To tam film jest najciekawszy, zwłaszcza w świetle występów. Mortensen gra Saula jako człowieka nieustannie toczącego cichą wojnę z własnym ciałem, jęczącego i kaszlącego, poruszającego się i mówiącego, badającego granice własnej fizyczności, a jednocześnie opierającego się etykietom, które szerszy świat chciałby mu narzucić. Seydoux działa jak świetna bariera dla tej energii, eleganckiej, zmysłowej i mniej cynicznej w stosunku do świata, światła cienia Mortensena zarówno wizualnie, jak i narracyjnie.

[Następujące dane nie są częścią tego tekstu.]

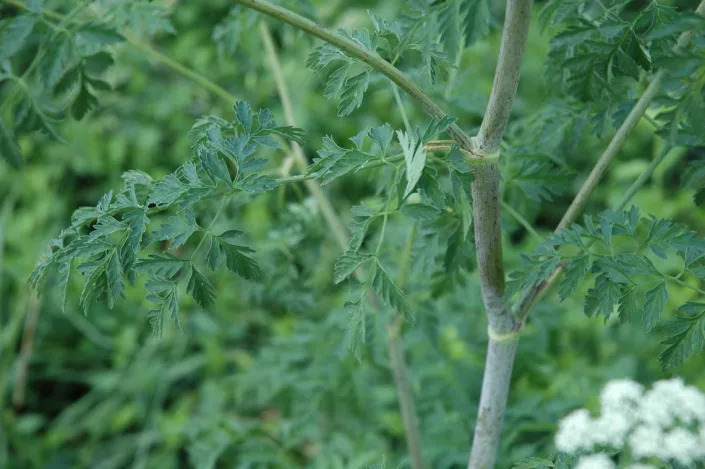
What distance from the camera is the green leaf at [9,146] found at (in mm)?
1496

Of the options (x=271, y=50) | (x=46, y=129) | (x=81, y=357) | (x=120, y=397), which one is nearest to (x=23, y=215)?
(x=81, y=357)

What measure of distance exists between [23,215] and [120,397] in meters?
0.94

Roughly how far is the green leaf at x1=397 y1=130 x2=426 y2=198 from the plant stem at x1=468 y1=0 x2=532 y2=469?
0.13 meters

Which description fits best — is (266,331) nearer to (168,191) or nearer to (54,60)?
(54,60)

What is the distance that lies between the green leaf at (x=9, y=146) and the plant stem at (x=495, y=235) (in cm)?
82

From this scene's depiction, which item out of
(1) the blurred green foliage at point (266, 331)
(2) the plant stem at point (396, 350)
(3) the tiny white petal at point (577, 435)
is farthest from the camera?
(1) the blurred green foliage at point (266, 331)

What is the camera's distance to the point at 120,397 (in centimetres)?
321

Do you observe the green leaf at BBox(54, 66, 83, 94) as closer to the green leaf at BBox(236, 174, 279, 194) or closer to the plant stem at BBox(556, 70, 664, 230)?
the green leaf at BBox(236, 174, 279, 194)

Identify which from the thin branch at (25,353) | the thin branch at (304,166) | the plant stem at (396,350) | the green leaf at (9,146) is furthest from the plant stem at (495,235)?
the thin branch at (25,353)

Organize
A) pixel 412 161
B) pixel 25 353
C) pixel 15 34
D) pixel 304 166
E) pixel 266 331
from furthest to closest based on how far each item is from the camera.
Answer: pixel 266 331 < pixel 25 353 < pixel 304 166 < pixel 15 34 < pixel 412 161

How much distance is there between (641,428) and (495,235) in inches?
14.7

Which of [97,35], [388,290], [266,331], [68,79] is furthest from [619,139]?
[266,331]

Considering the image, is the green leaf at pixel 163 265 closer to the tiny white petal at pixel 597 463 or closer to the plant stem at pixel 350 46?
the plant stem at pixel 350 46

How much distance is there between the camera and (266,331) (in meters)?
3.48
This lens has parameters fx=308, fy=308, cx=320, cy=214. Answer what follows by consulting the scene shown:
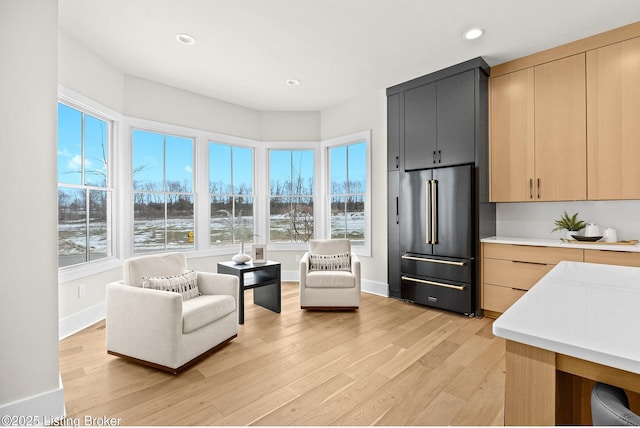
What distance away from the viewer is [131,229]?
388cm

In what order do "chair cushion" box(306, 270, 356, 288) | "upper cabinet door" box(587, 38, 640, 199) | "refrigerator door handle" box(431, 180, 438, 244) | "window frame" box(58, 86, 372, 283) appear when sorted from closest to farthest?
1. "upper cabinet door" box(587, 38, 640, 199)
2. "window frame" box(58, 86, 372, 283)
3. "chair cushion" box(306, 270, 356, 288)
4. "refrigerator door handle" box(431, 180, 438, 244)

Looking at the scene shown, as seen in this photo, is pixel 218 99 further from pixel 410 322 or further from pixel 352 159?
pixel 410 322

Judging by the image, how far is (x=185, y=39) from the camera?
301cm

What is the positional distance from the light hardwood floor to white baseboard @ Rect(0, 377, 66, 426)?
9 centimetres

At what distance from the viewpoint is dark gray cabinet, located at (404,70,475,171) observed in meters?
3.51

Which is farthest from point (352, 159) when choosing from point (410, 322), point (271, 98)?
point (410, 322)

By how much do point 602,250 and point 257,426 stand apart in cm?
322

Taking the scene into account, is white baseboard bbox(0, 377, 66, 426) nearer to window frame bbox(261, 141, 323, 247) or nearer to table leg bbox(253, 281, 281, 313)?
table leg bbox(253, 281, 281, 313)

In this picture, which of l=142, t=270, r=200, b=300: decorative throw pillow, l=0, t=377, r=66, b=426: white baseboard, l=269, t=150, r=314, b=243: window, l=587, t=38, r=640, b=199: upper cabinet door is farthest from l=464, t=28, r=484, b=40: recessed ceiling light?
l=0, t=377, r=66, b=426: white baseboard

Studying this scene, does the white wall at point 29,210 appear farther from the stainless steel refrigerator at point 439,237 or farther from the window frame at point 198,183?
the stainless steel refrigerator at point 439,237

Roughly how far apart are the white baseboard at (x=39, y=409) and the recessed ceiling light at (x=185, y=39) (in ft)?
9.64

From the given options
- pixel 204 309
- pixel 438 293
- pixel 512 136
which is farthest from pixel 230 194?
pixel 512 136

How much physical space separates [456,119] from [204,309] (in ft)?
10.9

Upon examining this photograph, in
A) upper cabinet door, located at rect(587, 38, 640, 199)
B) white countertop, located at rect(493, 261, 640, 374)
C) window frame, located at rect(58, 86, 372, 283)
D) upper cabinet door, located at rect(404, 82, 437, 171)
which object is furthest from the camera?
upper cabinet door, located at rect(404, 82, 437, 171)
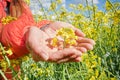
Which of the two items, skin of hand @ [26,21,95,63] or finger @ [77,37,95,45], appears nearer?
skin of hand @ [26,21,95,63]

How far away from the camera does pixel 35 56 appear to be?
45.6 inches

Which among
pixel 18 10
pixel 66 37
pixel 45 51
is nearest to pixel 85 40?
pixel 66 37

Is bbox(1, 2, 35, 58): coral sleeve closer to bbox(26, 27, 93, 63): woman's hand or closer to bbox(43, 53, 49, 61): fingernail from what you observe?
bbox(26, 27, 93, 63): woman's hand

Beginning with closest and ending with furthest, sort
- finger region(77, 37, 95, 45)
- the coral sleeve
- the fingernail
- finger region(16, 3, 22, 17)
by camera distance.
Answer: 1. the fingernail
2. finger region(77, 37, 95, 45)
3. the coral sleeve
4. finger region(16, 3, 22, 17)

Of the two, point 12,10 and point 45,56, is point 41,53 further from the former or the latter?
point 12,10

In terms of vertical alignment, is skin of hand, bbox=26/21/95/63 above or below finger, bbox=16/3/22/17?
below

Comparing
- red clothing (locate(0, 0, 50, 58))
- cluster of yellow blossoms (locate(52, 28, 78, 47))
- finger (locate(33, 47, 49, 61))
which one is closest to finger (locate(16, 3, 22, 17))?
red clothing (locate(0, 0, 50, 58))

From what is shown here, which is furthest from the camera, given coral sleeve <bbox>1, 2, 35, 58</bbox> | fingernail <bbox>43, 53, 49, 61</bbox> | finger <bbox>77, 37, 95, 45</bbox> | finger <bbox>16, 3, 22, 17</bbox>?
finger <bbox>16, 3, 22, 17</bbox>

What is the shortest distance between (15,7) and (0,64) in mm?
276

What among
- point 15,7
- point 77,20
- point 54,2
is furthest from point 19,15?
point 54,2

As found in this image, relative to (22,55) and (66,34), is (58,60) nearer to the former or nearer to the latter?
(66,34)

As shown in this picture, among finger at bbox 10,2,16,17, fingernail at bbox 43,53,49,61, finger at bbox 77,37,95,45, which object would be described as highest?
finger at bbox 10,2,16,17

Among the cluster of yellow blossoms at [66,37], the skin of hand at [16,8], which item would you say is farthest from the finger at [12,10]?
the cluster of yellow blossoms at [66,37]

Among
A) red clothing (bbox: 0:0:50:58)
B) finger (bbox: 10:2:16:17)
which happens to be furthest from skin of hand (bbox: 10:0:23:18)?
red clothing (bbox: 0:0:50:58)
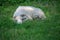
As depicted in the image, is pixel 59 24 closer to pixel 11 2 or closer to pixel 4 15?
pixel 4 15

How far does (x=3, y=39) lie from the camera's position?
18.6ft

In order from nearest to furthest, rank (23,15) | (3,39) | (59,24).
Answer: (3,39) < (59,24) < (23,15)

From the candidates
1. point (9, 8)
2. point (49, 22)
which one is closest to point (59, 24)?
point (49, 22)

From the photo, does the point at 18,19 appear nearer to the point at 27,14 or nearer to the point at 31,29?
the point at 27,14

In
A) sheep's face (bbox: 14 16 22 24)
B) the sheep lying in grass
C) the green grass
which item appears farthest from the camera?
the sheep lying in grass

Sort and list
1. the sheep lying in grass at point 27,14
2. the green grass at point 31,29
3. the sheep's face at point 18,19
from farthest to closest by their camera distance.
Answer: the sheep lying in grass at point 27,14, the sheep's face at point 18,19, the green grass at point 31,29

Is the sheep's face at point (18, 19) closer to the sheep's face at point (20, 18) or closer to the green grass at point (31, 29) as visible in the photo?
the sheep's face at point (20, 18)

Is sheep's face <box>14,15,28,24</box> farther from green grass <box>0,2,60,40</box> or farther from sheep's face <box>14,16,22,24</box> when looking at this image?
green grass <box>0,2,60,40</box>

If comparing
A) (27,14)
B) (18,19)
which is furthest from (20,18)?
(27,14)

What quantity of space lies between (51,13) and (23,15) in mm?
909

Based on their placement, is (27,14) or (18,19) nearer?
(18,19)

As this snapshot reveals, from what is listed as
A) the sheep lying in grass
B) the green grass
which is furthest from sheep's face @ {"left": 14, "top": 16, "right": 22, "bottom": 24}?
the green grass

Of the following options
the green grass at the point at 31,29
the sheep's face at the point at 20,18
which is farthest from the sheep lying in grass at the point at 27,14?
the green grass at the point at 31,29

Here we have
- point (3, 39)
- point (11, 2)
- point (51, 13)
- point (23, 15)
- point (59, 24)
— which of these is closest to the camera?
point (3, 39)
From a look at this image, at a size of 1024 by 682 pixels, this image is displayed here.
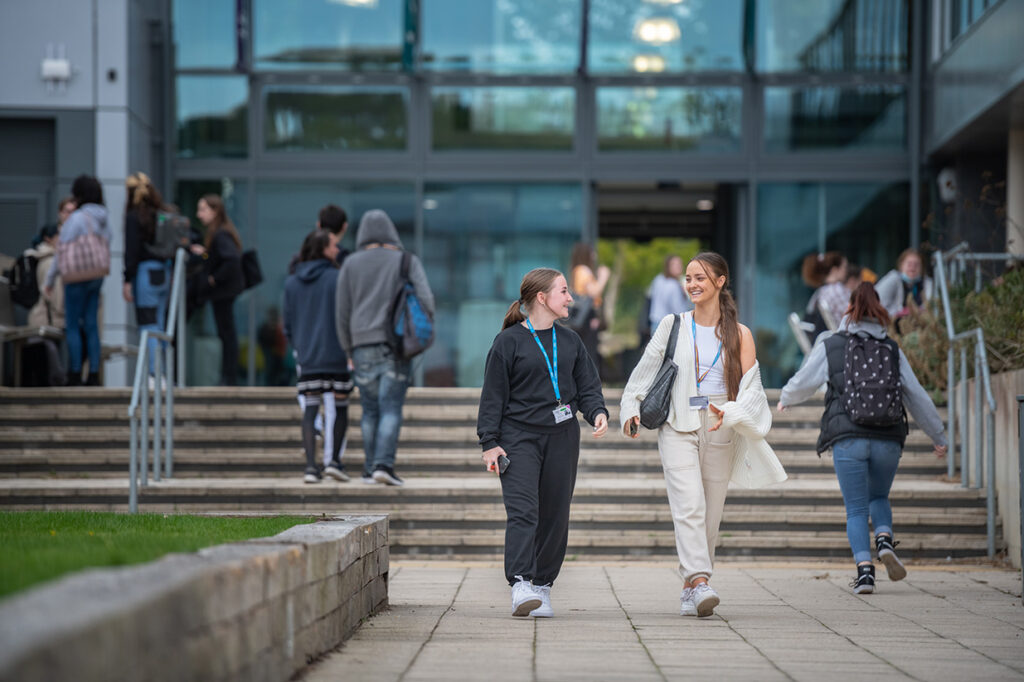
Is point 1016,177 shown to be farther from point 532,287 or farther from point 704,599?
point 704,599

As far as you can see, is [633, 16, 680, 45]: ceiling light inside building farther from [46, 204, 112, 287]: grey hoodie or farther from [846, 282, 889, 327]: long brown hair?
[846, 282, 889, 327]: long brown hair

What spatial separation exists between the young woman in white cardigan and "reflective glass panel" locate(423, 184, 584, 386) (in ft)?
33.0

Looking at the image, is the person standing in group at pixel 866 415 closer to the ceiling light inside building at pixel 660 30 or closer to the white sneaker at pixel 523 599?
the white sneaker at pixel 523 599

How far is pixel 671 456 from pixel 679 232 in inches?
725

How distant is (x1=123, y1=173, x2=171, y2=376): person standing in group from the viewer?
12.5m

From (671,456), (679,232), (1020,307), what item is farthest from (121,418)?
(679,232)

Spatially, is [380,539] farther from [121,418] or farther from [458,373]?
[458,373]

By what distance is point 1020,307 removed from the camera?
11.1m

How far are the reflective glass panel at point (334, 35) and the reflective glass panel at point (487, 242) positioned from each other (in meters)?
1.75

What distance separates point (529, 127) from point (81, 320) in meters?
6.69

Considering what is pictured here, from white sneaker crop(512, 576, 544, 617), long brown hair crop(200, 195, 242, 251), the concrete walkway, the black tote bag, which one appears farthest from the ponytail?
long brown hair crop(200, 195, 242, 251)

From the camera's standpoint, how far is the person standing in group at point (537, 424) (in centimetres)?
666

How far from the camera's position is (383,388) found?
9.91m

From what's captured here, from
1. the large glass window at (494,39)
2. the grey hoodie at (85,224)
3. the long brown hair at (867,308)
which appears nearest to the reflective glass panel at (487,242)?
the large glass window at (494,39)
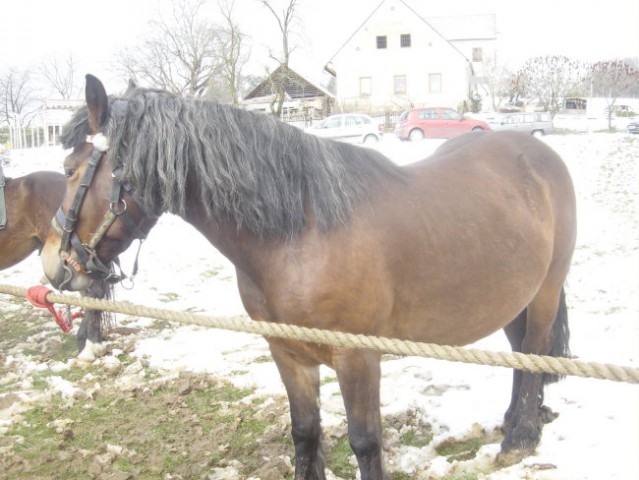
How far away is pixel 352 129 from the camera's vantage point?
20031mm

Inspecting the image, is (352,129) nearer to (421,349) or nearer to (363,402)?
(363,402)

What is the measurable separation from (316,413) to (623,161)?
1350 centimetres

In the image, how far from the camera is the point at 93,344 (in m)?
4.99

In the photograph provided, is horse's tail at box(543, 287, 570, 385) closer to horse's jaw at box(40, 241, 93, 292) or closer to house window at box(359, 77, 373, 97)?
horse's jaw at box(40, 241, 93, 292)

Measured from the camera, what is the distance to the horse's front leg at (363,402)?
219cm

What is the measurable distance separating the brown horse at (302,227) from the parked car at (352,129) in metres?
17.6

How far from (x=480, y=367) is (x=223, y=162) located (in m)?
2.98

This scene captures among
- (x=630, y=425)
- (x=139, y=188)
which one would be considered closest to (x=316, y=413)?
(x=139, y=188)

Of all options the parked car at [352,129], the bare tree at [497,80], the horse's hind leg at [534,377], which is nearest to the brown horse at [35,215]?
the horse's hind leg at [534,377]

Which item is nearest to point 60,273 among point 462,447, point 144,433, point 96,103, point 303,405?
point 96,103

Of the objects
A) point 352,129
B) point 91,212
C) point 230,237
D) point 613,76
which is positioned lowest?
point 230,237

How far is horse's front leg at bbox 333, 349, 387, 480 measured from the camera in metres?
2.19

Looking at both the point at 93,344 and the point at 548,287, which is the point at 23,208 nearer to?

Jest też Stewart, która podczas swoich scen absolutnie rozrywa ekran nerwową energią. Zasługuje na to, by stać się stałym bywalcem Cronenberga, ponieważ jest wyraźnie o wiele więcej, co chciałaby powiedzieć w ramach jego estetyki.
Jak każdy film Cronenberga, „Zbrodnie przyszłości” są przeznaczone do podzielenia widzów, przy czym jednych odstręcza sama tematyka, a innych trzyma się na dystans dzięki wyjątkowemu wyczuciu tempa i tonu. Ale dla tych z nas, którzy zawsze klikali estetykę Cronenberga, wydaje się, że to oszałamiający powrót do horroru dla jednego z wielkich innowatorów gatunku i jednego z filmów gatunkowych, które trzeba zobaczyć w tym roku.
„Zbrodnie przyszłości” wejdą do kin 3 czerwca.